What is asked:
(1) Substitute "queue setup" for every "queue allocation" in the nvme-rdma patch thread, starting at "All of lore.kernel.org" and ending at "(permalink / raw)", and give that span again.
(2) Proceed with the nvme-rdma patch thread, writing on from its final sentence.

All of lore.kernel.org
 help / color / mirror / Atom feed
* [PATCH 1/1] nvme-rdma: Fix memory leak during queue allocation
@ 2017-11-08 13:00 Max Gurtovoy
  2017-11-09  9:38 ` Christoph Hellwig
  2017-11-09 11:02 ` Sagi Grimberg
  0 siblings, 2 replies; 5+ messages in thread
From: Max Gurtovoy @ 2017-11-08 13:00 UTC (permalink / raw)


In case nvme_rdma_wait_for_cm timeout expires before we get
an established or rejected event (rdma_connect succeeded) from
rdma_cm, we end up with leaking the ib resources for dedicated
queue.
This scenario can easily reproduced using traffic test during port
toggling.

Listed entries:
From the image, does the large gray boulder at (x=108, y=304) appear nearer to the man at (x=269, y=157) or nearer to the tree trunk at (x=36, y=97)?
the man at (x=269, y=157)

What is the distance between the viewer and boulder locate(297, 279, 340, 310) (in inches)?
==
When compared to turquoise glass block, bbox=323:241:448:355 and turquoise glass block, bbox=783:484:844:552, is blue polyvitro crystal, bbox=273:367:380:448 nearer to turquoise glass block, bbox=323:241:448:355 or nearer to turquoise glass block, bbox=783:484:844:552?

The responses:
(1)
All of lore.kernel.org
 help / color / mirror / Atom feed
* [PATCH 1/1] nvme-rdma: Fix memory leak during queue setup
@ 2017-11-08 13:00 Max Gurtovoy
  2017-11-09  9:38 ` Christoph Hellwig
  2017-11-09 11:02 ` Sagi Grimberg
  0 siblings, 2 replies; 5+ messages in thread
From: Max Gurtovoy @ 2017-11-08 13:00 UTC (permalink / raw)

(2)
Signed-off-by: Max Gurtovoy <maxg at mellanox.com>
---
 drivers/nvme/host/rdma.c | 5 ++++-
 1 file changed, 4 insertions(+), 1 deletion(-)

diff --git a/drivers/nvme/host/rdma.c b/drivers/nvme/host/rdma.c
index 0ebb539..fcb278a 100644
--- a/drivers/nvme/host/rdma.c
+++ b/drivers/nvme/host/rdma.c
@@ -545,13 +545,16 @@ static int nvme_rdma_alloc_queue(struct nvme_rdma_ctrl *ctrl,
 	if (ret) {
 		dev_info(ctrl->ctrl.device,
 			"rdma_resolve_addr wait failed (%d).\n", ret);
-		goto out_destroy_cm_id;
+		goto out_destroy_queue_ib;
 	}
 
 	clear_bit(NVME_RDMA_Q_DELETING, &queue->flags);
 
 	return 0;
 
+out_destroy_queue_ib:
+	if (ret == -ETIMEDOUT)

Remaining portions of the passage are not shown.